5. You are not a miserable person if you allow yourself to feel whatever emotions you are feeling. You are only miserable if you carry on for days. If you allow yourself to feel, the sooner you can swing back to reality.

Thursday, September 30, 2010

Marginal Cost V.S. Marginal Benefit

We are learning in economics class the difference between marginal cost and benefit. Marginal cost is the price you pay (be it a dollar amount, or emotional price) to obtain a certain "good". The benefit is the satisfaction this item gives you. In order to figure this out you must weigh your options:
Can you afford this item?
Are you willing to pay the price?
Is sacrificing something for it going to be worth it?
It's an easy enough concept, but I'm not talking just a new pair of pumps here.

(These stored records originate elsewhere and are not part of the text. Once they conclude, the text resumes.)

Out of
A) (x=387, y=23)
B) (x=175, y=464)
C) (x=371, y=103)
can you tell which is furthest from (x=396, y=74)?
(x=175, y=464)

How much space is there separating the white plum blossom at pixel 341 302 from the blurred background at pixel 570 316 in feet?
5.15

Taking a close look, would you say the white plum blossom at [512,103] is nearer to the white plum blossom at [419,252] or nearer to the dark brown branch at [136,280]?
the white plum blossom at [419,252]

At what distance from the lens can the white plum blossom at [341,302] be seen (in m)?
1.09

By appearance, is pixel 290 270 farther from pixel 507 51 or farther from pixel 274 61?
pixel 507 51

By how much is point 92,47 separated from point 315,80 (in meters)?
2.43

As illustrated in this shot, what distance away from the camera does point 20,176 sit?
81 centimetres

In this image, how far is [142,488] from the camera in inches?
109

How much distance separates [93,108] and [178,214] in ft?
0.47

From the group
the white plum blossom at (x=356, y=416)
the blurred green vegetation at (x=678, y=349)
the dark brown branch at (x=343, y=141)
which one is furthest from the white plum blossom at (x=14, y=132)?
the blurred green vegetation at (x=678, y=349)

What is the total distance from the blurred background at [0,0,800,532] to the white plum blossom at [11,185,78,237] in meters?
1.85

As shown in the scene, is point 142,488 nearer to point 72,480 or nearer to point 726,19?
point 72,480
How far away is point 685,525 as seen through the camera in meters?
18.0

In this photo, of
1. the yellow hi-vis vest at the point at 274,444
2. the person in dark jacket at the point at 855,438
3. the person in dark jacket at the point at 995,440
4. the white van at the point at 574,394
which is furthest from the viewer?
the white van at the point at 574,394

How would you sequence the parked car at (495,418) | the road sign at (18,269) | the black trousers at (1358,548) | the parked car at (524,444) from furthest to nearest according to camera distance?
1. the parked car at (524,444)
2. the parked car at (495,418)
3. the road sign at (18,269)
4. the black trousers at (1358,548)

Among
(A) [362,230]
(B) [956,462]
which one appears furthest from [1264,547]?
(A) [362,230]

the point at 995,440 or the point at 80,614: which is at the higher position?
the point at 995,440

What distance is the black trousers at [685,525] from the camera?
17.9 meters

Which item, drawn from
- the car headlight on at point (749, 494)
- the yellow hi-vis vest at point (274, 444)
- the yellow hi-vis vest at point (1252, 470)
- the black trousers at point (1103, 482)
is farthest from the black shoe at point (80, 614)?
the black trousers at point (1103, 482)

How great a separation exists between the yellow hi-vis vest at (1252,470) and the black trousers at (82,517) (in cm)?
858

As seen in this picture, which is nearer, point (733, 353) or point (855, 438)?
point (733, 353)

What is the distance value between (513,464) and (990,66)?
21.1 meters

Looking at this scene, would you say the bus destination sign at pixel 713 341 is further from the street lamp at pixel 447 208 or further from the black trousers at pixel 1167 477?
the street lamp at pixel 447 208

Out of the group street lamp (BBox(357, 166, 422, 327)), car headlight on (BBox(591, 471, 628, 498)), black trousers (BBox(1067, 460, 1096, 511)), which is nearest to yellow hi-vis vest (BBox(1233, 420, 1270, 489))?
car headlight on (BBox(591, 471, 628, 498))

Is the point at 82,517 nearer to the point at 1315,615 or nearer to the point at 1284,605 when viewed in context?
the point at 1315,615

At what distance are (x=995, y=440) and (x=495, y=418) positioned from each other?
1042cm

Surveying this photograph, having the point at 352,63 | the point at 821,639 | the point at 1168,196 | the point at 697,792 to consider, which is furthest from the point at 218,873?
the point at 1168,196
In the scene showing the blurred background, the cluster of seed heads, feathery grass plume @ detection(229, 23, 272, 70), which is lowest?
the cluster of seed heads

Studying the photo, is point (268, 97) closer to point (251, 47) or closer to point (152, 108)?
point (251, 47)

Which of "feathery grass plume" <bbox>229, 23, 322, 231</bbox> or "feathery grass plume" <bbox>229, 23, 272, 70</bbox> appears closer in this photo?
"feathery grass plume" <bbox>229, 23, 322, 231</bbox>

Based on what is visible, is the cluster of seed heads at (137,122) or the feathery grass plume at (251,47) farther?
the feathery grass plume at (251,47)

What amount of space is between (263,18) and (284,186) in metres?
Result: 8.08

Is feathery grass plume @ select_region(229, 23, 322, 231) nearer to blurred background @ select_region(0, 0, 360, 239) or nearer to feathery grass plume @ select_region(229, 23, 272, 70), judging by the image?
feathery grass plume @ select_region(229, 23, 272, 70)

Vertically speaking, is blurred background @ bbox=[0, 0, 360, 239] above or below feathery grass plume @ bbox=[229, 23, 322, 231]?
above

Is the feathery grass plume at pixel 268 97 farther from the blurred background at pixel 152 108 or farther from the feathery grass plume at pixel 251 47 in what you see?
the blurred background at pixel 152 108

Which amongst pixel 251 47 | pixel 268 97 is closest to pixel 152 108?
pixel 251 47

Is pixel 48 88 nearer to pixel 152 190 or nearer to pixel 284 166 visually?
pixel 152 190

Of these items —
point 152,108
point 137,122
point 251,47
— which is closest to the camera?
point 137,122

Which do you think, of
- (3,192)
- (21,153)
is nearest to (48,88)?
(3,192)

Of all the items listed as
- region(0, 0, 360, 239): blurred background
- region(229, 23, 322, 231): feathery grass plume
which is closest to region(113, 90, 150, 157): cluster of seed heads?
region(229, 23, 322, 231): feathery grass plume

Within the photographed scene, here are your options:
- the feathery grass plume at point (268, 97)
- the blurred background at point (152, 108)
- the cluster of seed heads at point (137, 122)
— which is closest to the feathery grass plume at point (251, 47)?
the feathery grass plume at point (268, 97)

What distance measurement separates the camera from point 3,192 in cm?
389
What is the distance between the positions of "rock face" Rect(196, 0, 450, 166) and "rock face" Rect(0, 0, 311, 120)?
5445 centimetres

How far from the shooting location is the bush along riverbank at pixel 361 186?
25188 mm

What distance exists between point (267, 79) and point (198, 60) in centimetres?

If you really think about how we have to make these choices in real life...well, fuck, it gets hard.
I moved to Boston thinking that my benefit would 100% outweigh my cost. I'd be working more, in school full time, and miss seeing my closest sister-friends. However, I would be gaining an education, the chance to see my family all the time, the opportunity to meet new people, have more things to do, more options, even the shopping and food is better here.
I did not, however, take into consideration the other price I would pay.
Making a big change in life is wonderful, it is very rare we have a large support system to help us along with these choices. But what happens when you feel like this change has really CHANGED you? How do you learn to readjust to the new world you have created? What if it changes all the things that seemed constant and perfect? Can we then come full circle (as everything does in life) and find ourselves again? Maybe "full circle" only comes into play when things stay the same, and you ride them out; if we "change" the path...can this still happen for us?